After careful analysis, the team orchestrated an exchange and helped the landowner purchase a 15-year NNN Take 5 Oil property with a 6.5% cap rate return in Round Rock, Texas. The property is corporately operated, which means that the tenant is responsible for all property-related expenses, including taxes, insurance, and maintenance. This makes it a passive investment for the landowner.
Results: By working with Landan and his team, the landowner was able to minimize their tax exposure and invest in a profitable net lease property. The team helped the landowner to identify a property with a 6.5% cap rate return, which is higher than the average for net lease properties. Round Rock, Texas, where the property is located, is one of the fastest-growing markets in the US, which suggests that the investment is well-positioned for growth.
Furthermore, the landowner was able to achieve their objective of purchasing a ranch.
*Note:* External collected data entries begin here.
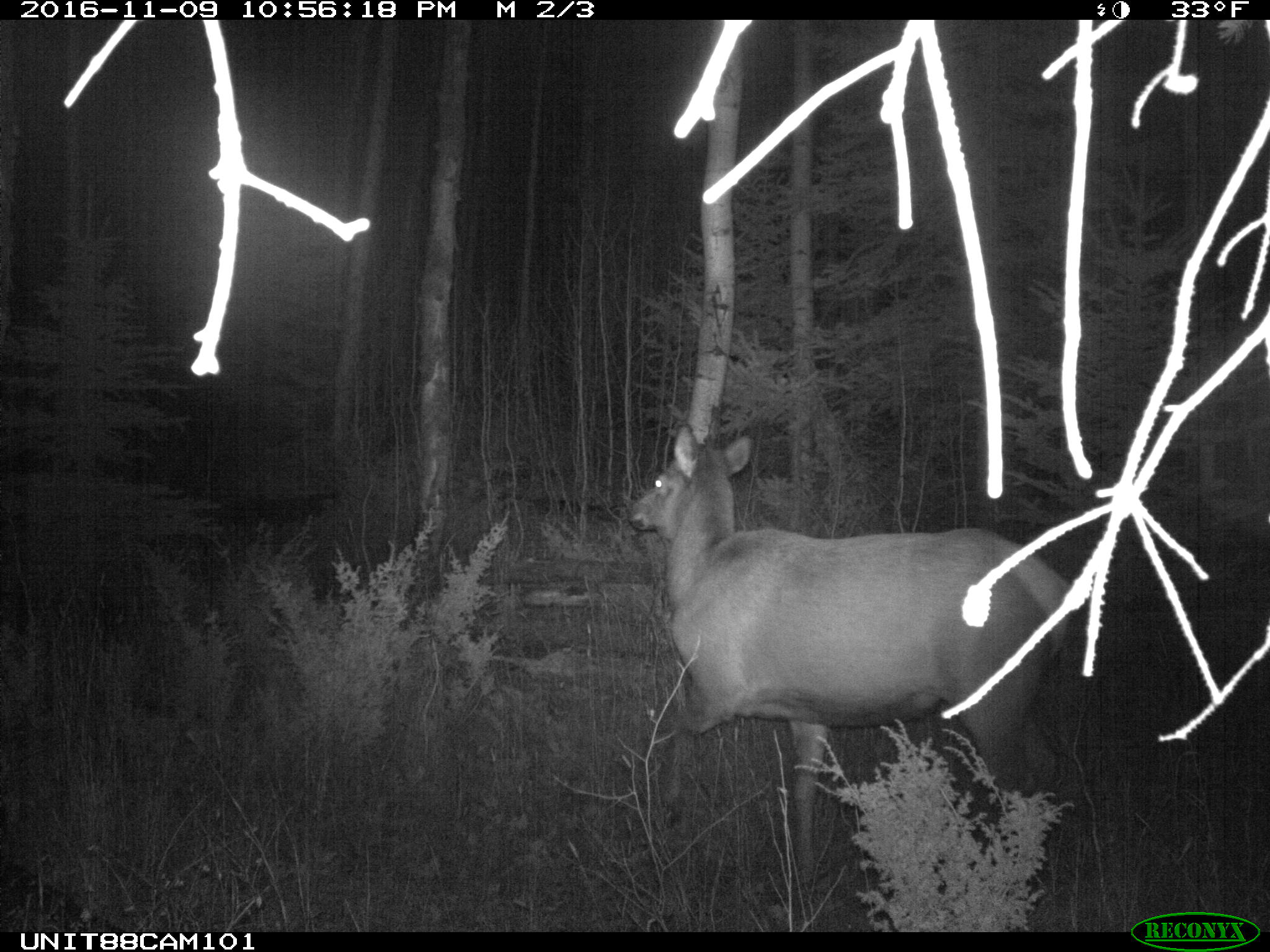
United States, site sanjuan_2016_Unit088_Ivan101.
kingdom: Animalia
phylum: Chordata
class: Mammalia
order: Artiodactyla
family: Cervidae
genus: Cervus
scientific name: Cervus elaphus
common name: red deer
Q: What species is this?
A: Cervus elaphus (red deer).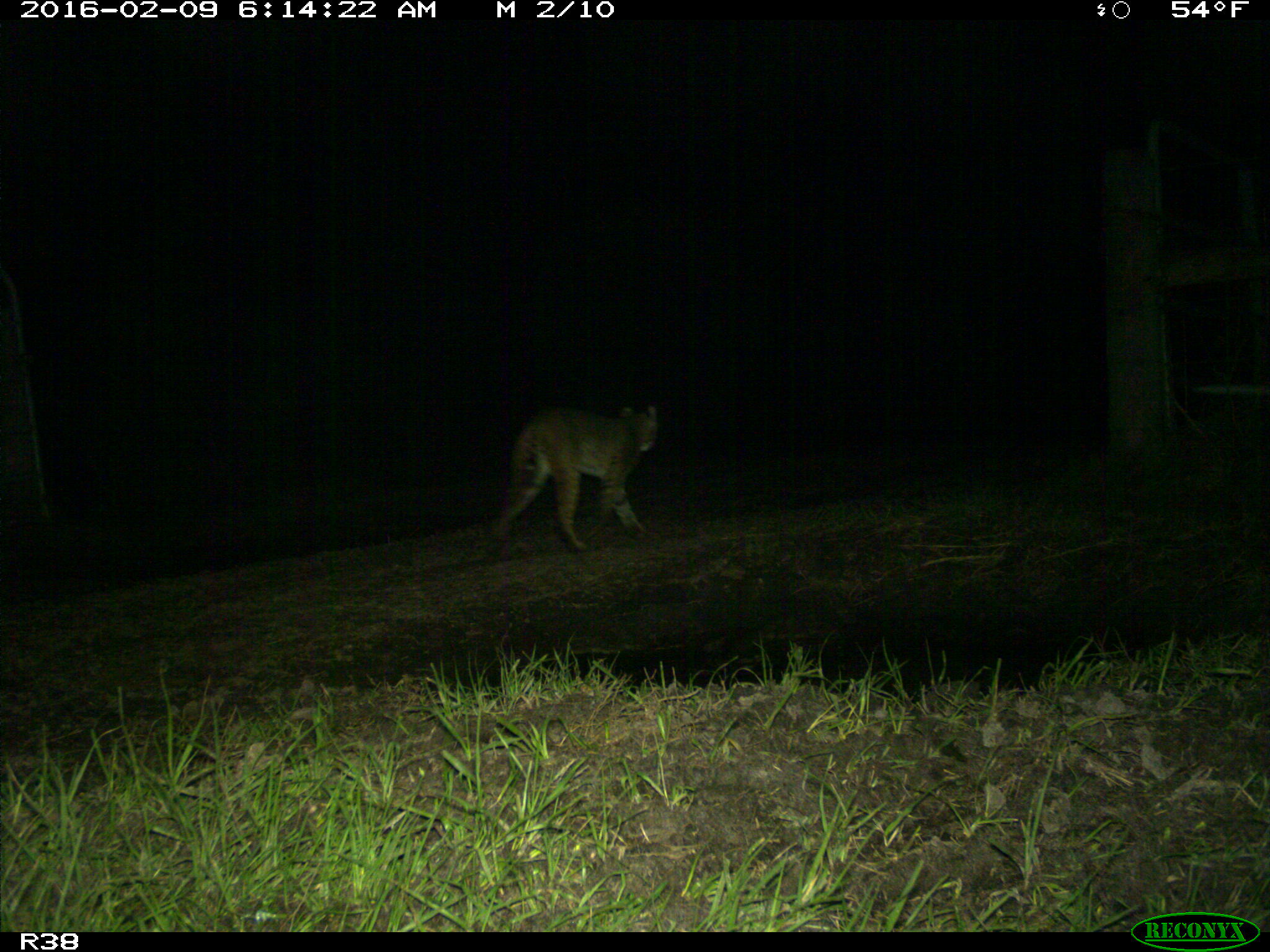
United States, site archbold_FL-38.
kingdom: Animalia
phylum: Chordata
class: Mammalia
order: Carnivora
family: Felidae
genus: Lynx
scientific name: Lynx rufus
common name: bobcat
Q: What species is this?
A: Lynx rufus (bobcat).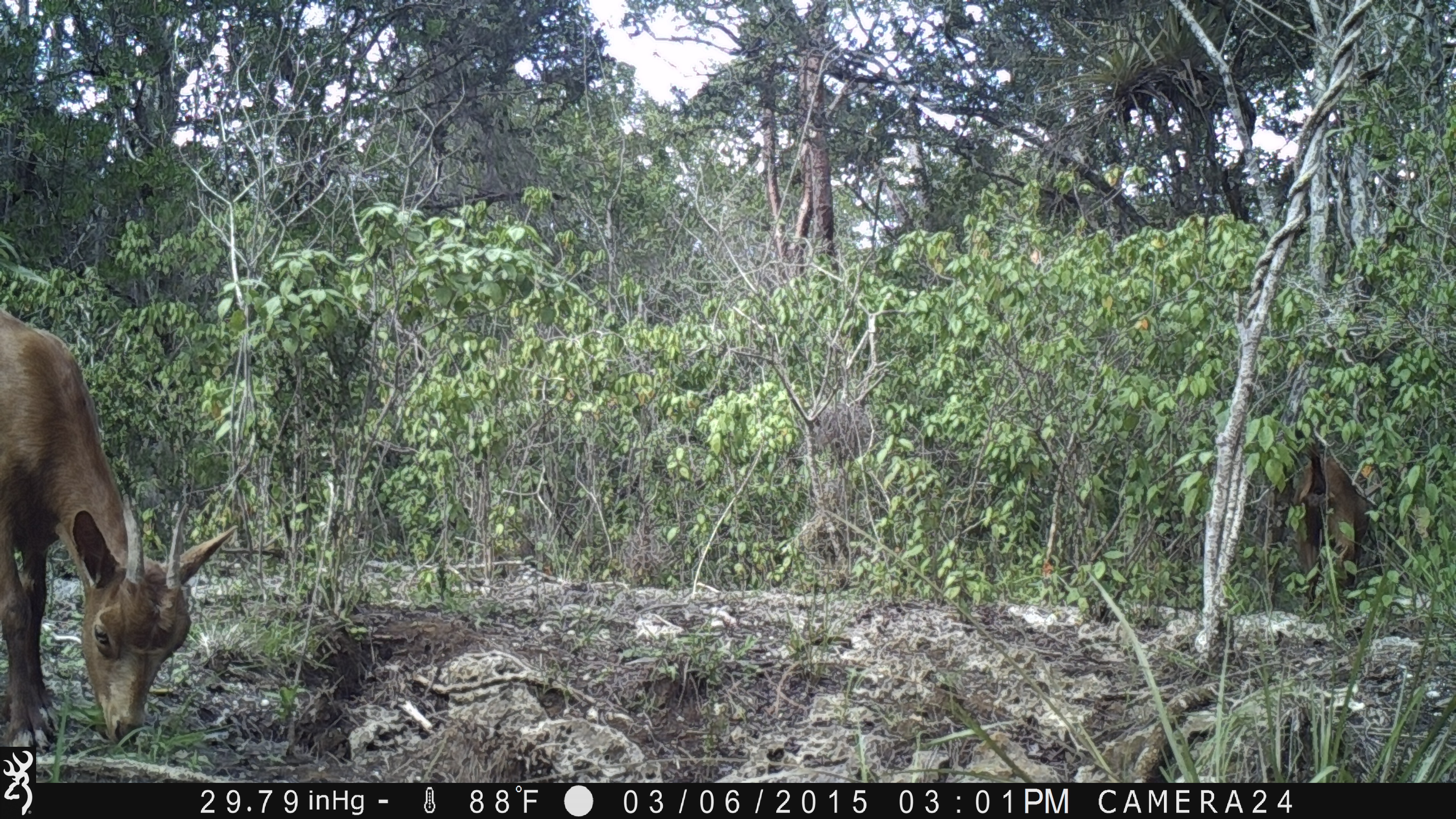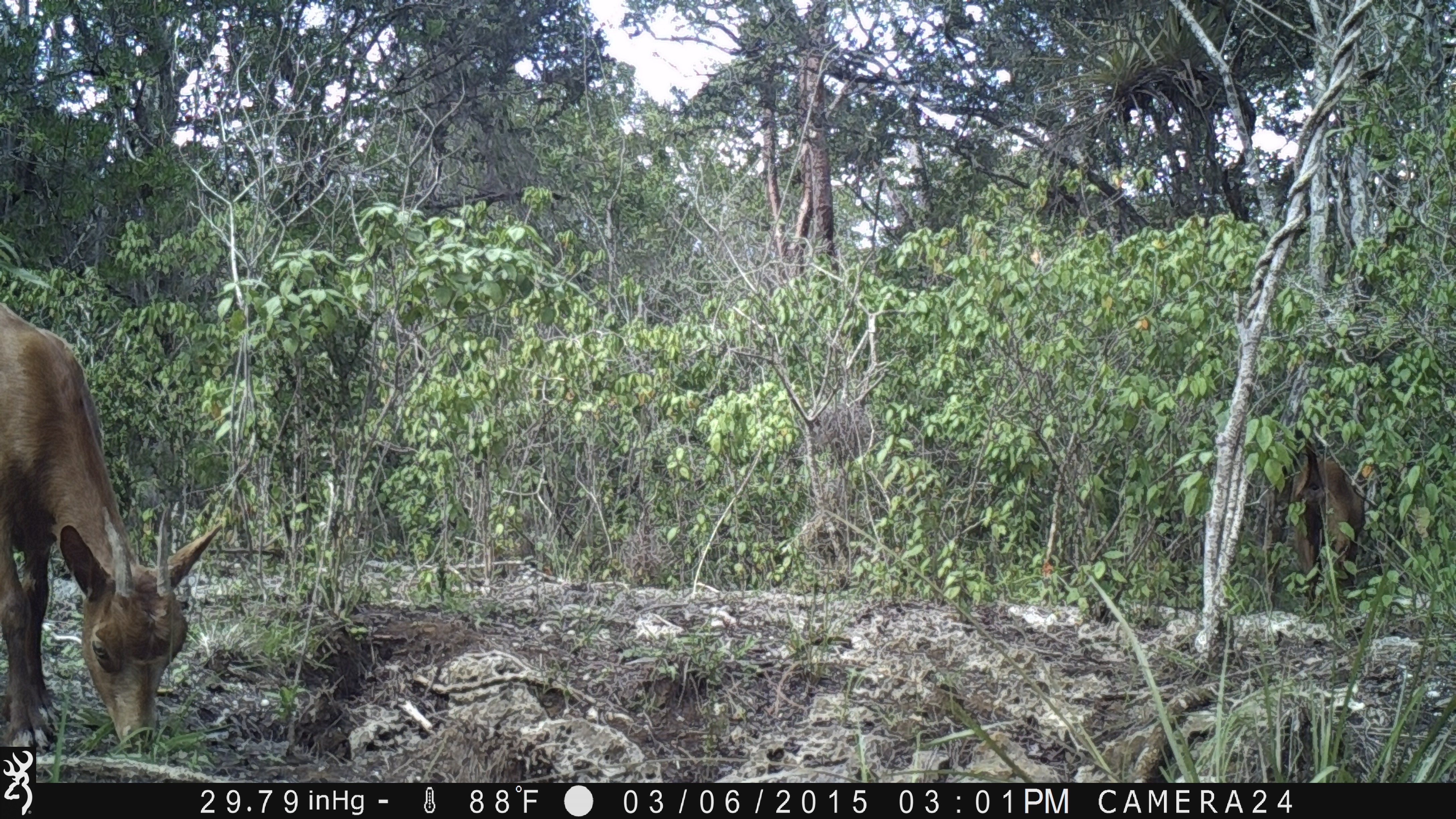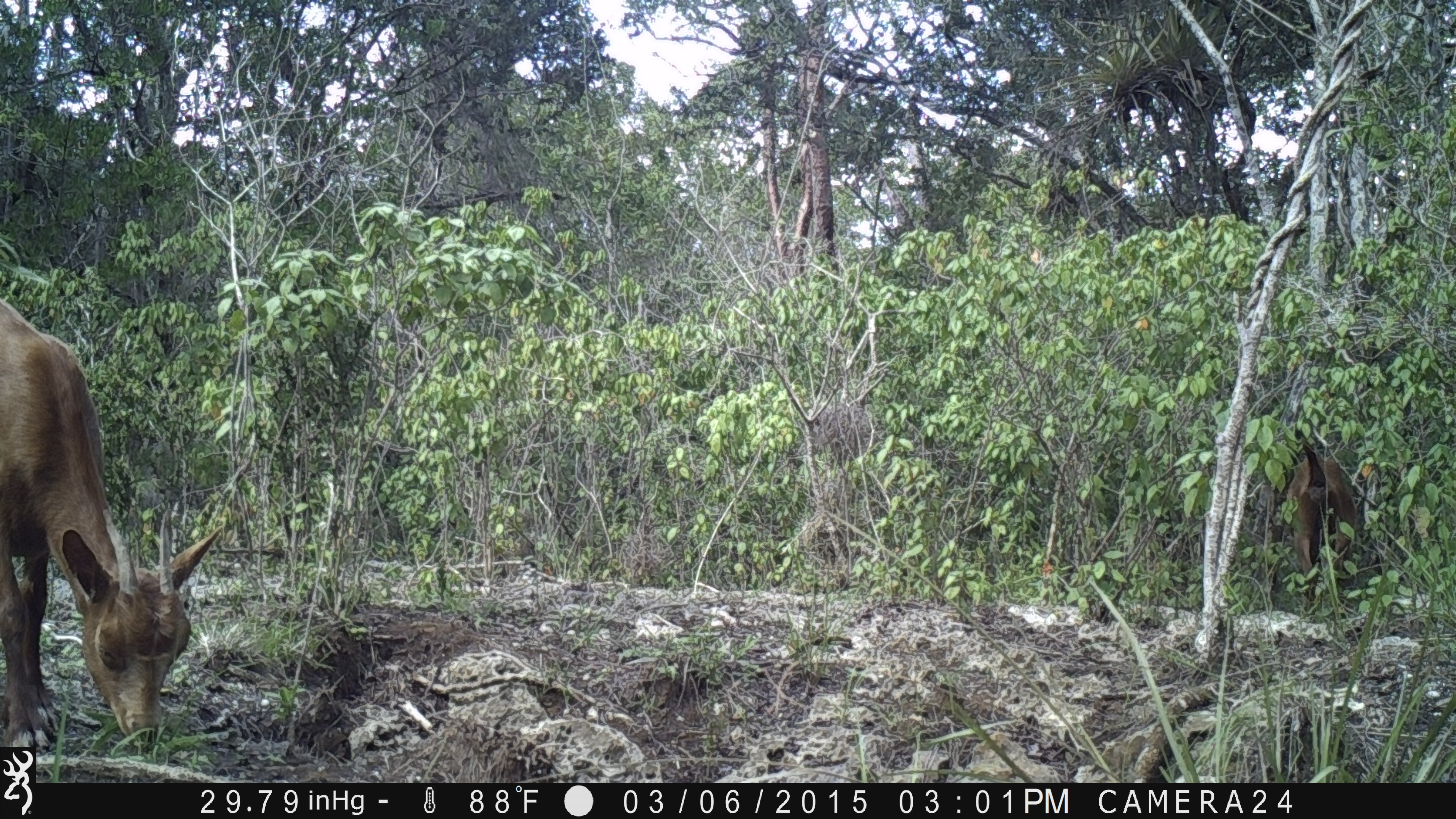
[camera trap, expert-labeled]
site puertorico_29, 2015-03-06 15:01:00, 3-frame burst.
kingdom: Animalia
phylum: Chordata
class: Mammalia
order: Artiodactyla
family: Bovidae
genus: Capra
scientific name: Capra hircus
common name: goat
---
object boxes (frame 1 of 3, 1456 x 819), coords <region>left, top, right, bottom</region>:
goat: <region>0, 295, 232, 756</region>; <region>1276, 428, 1375, 614</region>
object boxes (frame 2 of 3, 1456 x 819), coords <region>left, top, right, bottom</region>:
goat: <region>0, 288, 225, 760</region>; <region>1274, 427, 1372, 610</region>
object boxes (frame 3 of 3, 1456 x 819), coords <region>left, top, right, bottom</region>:
goat: <region>0, 283, 225, 762</region>; <region>1280, 426, 1366, 612</region>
The profits generated from the net lease property provided them with the funds they needed to purchase the ranch without having to worry about their tax exposure.
Conclusion: This case study highlights how Landan and his team helped a landowner minimize their tax exposure and invest in a profitable net lease property. By leveraging a 1031 exchange, the landowner was able to roll their equity into a property that generates cash flow from day one, providing them with a passive investment opportunity. The team's careful analysis and selection of a property in a fast-growing market ensured that the landowner had a viable long-term investment. Overall, the case study showcases how a 1031 exchange can be an effective strategy for minimizing tax exposure and investing in a profitable net lease property.